> **EXTRAIT À LIRE**:
Poésie / Poémes d'Paul Verlaine





Alors qu'il n'a pas encore complètement achevé les Odes en son honneur, Verlaine entreprend d'écrire un second livre dédié à Philomène. Il le commence en août 1892, alors qu'il se trouve à l'hôpital Broussais. L'élégie 1 parait le 2 septembre, les élégies II et III le 9 et le 30 octobre dans le supplément littéraire de L'Echo de Paris. A la fin de l'année, l'ouvrage est achevé. Il paraît, chez Léon Vanier, en mai 1893.

Depuis longtemps, Verlaine avait l'intention d'écrire des élégies. Dès octobre 1887, il avait demandé à Jules Tellier de lui envoyer les ouvres de Catulle, Tibulle et Properce. D'autre part, il formait le projet de traduire Ovide en français. Si l'on néglige quelques pièces où il peint des scènes domestiques avec quelque complaisance pour le sordide et les amours de rencontre (VII, VIII), dans la plupart de ces poèmes Verlaine atteint le ton de l'élégie. Poème tendre et mélancolique, l'élégie chante les joies et surtout les tristesses de l'amour ; l'expression des sentiments intimes s'y allie à un art très subtil, où le ton familier, voire badin, de la conversation cache un grand raffinement de la forme. Verlaine évoque sa destinée tumultueuse et hasardeuse ; tantôt, d'une belle générosité, il s'élance vers le bien ; tantôt, il laisse apercevoir son air de « pitre » ou de « vaurien ». Le malheur l'a fait beaucoup souffrir et il a sombré dans un naufrage qui dure encore. Philomène a eu une destinée comparable. Elle a vécu une grande passion, qui s'est mal terminée et en conserve « le vertige et le goût du néant » (V). Ils ont su tous les deux unir leurs souffrances et peuvent envisager un avenir plus calme :



Opposant cordialement aux sorts contraires

La résignation de l'ultime amitié

(V)

> **DONNÉES FOURNIES**:
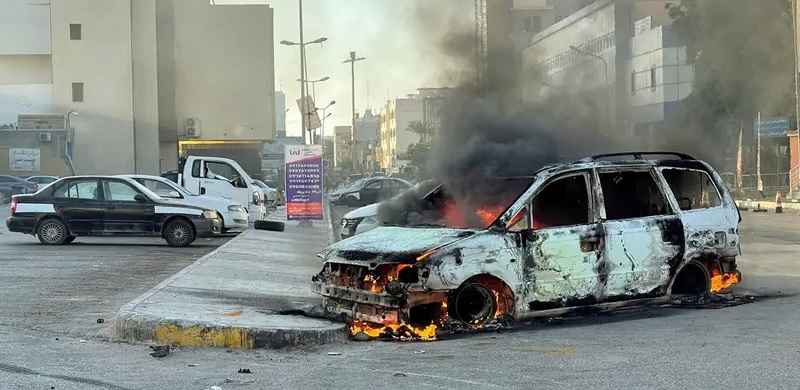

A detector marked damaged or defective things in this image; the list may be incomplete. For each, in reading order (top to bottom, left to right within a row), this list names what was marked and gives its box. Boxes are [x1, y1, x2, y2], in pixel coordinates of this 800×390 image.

damaged tire [450, 284, 494, 326]
charred vehicle frame [310, 152, 744, 338]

> **TRAVAIL À FAIRE**:
a - Dans le texte sur Verlaine, citez les auteurs dont Verlaine avait demandé les œuvres à Jules Tellier.
b - Renvoyez tel quel le passage du texte sur Verlaine qui s'ouvre sur les mots contenant « Alors qu'il n'a » et se clôt sur « en mai 1893. ».

> **RÉPONSES FINALES**:
a - Catulle, Tibulle, Properce

b -
Alors qu'il n'a pas encore complètement achevé les Odes en son honneur, Verlaine entreprend d'écrire un second livre dédié à Philomène. Il le commence en août 1892, alors qu'il se trouve à l'hôpital Broussais. L'élégie 1 parait le 2 septembre, les élégies II et III le 9 et le 30 octobre dans le supplément littéraire de L'Echo de Paris. A la fin de l'année, l'ouvrage est achevé. Il paraît, chez Léon Vanier, en mai 1893.